Aim of the task
Repeat word for word everything from the line containing "Of that group" to the end of the listing, first and last lines included, and only that.

Data entries

____

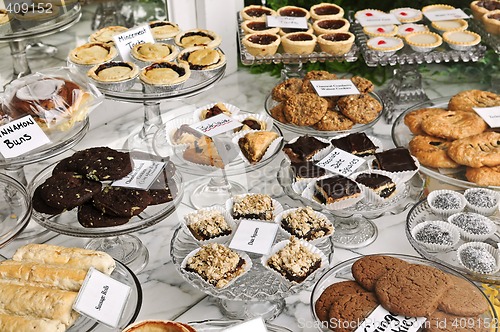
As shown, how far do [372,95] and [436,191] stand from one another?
28.6 inches

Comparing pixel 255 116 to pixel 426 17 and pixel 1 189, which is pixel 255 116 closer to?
pixel 1 189

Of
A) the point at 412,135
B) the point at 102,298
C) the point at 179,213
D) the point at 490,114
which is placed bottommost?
the point at 179,213

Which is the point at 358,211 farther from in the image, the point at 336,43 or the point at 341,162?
the point at 336,43

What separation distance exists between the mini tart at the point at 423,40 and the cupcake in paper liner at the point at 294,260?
1.48 metres

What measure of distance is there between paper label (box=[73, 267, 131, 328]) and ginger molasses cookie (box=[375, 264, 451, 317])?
73cm

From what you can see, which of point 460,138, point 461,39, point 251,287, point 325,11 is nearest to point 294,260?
point 251,287

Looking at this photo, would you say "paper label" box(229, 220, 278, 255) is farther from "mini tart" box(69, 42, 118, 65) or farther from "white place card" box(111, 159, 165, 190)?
"mini tart" box(69, 42, 118, 65)

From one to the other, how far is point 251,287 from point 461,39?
6.19 ft

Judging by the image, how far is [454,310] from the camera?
1.74 meters

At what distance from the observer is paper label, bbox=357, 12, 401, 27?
3.34 m

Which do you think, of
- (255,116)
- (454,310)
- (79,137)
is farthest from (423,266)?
(79,137)

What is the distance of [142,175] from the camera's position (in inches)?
87.4

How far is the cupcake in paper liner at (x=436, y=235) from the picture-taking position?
2.20 m

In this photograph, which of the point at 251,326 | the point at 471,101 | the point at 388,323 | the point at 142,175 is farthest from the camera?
the point at 471,101
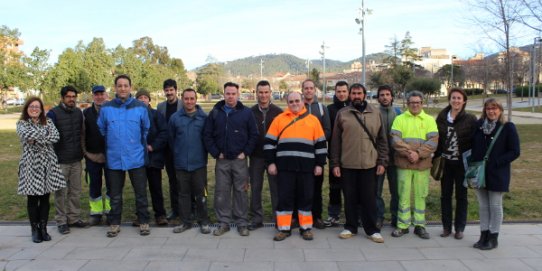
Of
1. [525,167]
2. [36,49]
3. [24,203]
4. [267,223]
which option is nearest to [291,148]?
[267,223]

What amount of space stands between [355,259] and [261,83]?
97.7 inches

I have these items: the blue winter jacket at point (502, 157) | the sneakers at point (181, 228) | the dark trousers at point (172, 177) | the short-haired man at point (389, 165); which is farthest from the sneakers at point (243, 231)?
the blue winter jacket at point (502, 157)

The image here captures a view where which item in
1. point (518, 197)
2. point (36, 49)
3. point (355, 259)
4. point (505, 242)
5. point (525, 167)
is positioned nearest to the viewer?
point (355, 259)

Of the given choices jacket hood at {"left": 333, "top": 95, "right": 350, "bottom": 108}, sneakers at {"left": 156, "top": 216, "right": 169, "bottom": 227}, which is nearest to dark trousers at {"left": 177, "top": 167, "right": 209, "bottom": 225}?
sneakers at {"left": 156, "top": 216, "right": 169, "bottom": 227}

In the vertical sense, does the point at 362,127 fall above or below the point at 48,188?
above

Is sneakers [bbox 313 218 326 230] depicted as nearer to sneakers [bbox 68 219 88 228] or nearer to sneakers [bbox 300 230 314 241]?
sneakers [bbox 300 230 314 241]

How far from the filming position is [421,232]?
16.9 feet

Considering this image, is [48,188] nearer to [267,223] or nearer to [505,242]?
[267,223]

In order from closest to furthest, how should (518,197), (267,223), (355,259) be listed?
1. (355,259)
2. (267,223)
3. (518,197)

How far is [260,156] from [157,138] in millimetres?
1416

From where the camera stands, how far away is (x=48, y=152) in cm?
522

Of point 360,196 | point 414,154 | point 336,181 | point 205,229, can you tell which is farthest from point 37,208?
point 414,154

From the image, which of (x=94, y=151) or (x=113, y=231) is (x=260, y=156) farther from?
(x=94, y=151)

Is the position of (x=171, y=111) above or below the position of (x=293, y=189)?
above
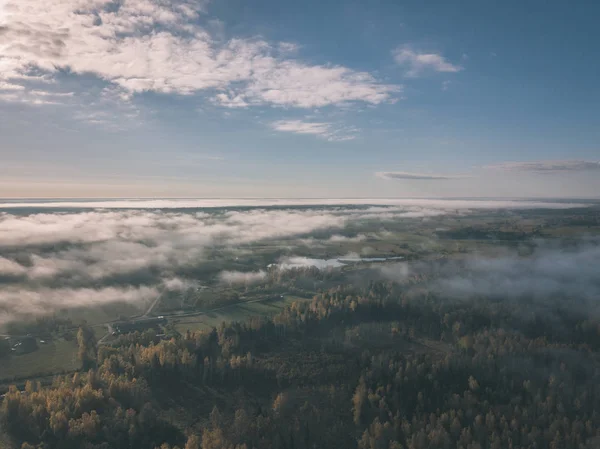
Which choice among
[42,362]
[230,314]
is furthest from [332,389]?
[42,362]

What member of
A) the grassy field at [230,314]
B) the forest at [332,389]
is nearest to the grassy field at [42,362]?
the forest at [332,389]

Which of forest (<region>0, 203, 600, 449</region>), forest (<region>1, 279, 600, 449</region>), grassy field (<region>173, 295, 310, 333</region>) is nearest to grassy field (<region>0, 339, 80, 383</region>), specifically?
forest (<region>0, 203, 600, 449</region>)

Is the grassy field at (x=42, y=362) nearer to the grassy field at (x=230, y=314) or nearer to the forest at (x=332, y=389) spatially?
the forest at (x=332, y=389)

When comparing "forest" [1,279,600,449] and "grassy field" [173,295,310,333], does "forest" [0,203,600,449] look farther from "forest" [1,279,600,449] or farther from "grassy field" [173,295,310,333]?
"grassy field" [173,295,310,333]

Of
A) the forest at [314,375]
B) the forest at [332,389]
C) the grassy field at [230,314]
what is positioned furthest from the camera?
the grassy field at [230,314]

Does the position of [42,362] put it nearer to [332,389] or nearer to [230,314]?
[230,314]

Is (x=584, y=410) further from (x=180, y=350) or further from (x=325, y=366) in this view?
(x=180, y=350)
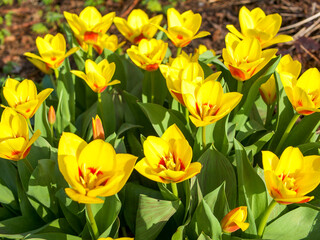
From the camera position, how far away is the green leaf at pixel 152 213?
132 cm

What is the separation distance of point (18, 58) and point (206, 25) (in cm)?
161

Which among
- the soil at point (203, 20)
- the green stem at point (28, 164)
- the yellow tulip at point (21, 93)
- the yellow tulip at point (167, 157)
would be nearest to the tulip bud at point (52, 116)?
the yellow tulip at point (21, 93)

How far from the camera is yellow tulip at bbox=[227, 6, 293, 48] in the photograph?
5.47ft

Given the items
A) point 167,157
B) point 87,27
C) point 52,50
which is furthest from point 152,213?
point 87,27

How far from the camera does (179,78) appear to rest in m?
1.49

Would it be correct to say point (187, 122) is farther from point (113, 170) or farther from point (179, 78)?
point (113, 170)

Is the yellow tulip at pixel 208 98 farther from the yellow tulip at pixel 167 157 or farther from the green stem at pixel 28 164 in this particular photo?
the green stem at pixel 28 164

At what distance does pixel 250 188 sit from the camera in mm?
1346

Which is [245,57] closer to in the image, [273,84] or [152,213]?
[273,84]

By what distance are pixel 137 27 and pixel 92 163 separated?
102 centimetres

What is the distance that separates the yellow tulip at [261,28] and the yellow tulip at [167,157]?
0.65 m

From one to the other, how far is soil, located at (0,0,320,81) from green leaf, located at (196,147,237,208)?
1.58m

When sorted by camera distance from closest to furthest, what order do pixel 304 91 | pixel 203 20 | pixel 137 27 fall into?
pixel 304 91 → pixel 137 27 → pixel 203 20

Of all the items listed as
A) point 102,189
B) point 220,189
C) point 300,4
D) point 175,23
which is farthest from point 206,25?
point 102,189
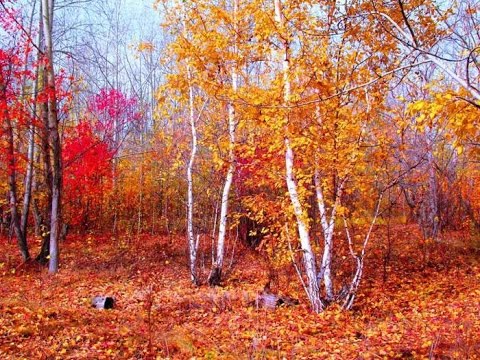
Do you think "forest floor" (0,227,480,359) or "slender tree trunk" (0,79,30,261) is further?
"slender tree trunk" (0,79,30,261)

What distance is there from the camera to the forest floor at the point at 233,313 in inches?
213

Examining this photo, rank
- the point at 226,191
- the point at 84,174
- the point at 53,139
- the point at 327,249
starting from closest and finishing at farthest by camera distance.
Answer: the point at 327,249, the point at 226,191, the point at 53,139, the point at 84,174

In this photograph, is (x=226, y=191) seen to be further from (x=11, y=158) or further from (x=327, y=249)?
(x=11, y=158)

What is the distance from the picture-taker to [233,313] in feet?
25.2

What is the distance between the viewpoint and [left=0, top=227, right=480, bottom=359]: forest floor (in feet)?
17.7

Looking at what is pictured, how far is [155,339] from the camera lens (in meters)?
5.85

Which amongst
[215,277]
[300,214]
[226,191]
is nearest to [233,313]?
[300,214]

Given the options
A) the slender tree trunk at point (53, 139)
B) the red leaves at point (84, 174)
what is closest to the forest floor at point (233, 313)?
the slender tree trunk at point (53, 139)

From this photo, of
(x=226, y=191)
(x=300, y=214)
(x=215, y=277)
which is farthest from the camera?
(x=215, y=277)

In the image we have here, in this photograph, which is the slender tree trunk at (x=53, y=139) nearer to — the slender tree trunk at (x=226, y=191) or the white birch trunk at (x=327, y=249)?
the slender tree trunk at (x=226, y=191)

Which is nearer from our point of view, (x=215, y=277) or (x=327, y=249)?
(x=327, y=249)

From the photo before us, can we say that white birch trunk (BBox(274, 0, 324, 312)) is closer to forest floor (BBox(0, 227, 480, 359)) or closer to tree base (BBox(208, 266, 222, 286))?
forest floor (BBox(0, 227, 480, 359))

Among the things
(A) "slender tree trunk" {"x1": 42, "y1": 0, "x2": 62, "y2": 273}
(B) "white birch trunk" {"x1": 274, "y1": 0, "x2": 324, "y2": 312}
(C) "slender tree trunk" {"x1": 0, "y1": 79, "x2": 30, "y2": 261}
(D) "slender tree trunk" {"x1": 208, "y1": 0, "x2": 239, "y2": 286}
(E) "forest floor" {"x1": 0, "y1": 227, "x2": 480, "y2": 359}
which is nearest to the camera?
(E) "forest floor" {"x1": 0, "y1": 227, "x2": 480, "y2": 359}

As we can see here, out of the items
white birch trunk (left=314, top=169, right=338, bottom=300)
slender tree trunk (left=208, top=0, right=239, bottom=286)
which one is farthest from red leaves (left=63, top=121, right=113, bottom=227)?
white birch trunk (left=314, top=169, right=338, bottom=300)
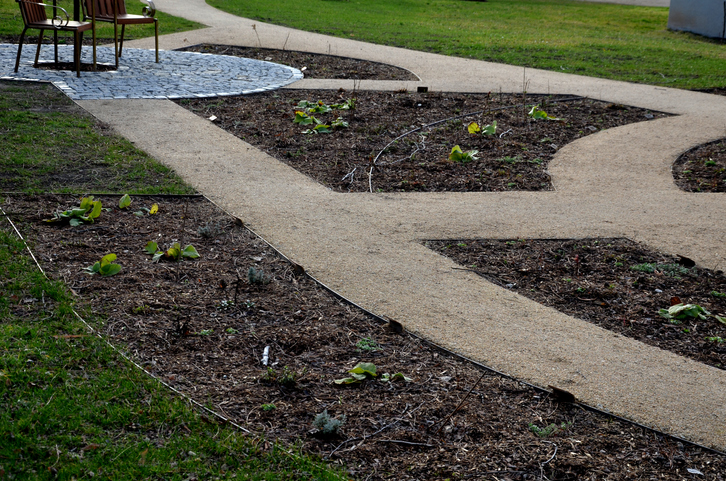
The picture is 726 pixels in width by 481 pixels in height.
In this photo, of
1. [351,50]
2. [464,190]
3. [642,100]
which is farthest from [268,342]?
[351,50]

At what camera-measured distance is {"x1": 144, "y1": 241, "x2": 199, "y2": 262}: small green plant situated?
14.0 ft

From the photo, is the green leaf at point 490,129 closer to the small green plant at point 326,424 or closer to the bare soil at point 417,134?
the bare soil at point 417,134

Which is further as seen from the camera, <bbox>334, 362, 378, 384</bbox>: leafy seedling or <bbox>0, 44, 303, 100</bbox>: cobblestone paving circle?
<bbox>0, 44, 303, 100</bbox>: cobblestone paving circle

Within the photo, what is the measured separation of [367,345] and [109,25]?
1373 cm

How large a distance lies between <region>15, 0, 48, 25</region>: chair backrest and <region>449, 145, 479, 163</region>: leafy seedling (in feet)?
19.3

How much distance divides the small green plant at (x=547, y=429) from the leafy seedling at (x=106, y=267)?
8.13ft

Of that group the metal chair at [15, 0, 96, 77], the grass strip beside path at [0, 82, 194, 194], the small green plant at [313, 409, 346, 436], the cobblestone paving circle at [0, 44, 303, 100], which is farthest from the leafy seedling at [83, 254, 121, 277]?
the metal chair at [15, 0, 96, 77]

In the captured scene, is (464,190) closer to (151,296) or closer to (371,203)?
(371,203)

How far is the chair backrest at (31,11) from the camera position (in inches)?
356

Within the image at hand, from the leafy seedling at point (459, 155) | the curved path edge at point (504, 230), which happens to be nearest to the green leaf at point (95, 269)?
the curved path edge at point (504, 230)

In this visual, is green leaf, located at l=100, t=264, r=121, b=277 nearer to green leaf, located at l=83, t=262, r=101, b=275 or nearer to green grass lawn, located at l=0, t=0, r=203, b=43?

____

Solution for this task
Of that group the metal chair at [15, 0, 96, 77], the grass strip beside path at [0, 82, 194, 194], the small green plant at [313, 409, 346, 436], the cobblestone paving circle at [0, 44, 303, 100], which is farthest from the leafy seedling at [83, 254, 121, 277]?
the metal chair at [15, 0, 96, 77]

In the captured scene, is (464,190) closer to (151,296) or closer to (371,203)?
(371,203)

How far is the chair backrest at (31,11) from the camera position (in inches)?
356

Within the image at hand, from the leafy seedling at point (459, 155) | the curved path edge at point (504, 230), which happens to be nearest to the green leaf at point (95, 269)?
the curved path edge at point (504, 230)

In this visual, is green leaf, located at l=100, t=264, r=121, b=277 nearer to green leaf, located at l=83, t=262, r=101, b=275 or nearer to green grass lawn, located at l=0, t=0, r=203, b=43?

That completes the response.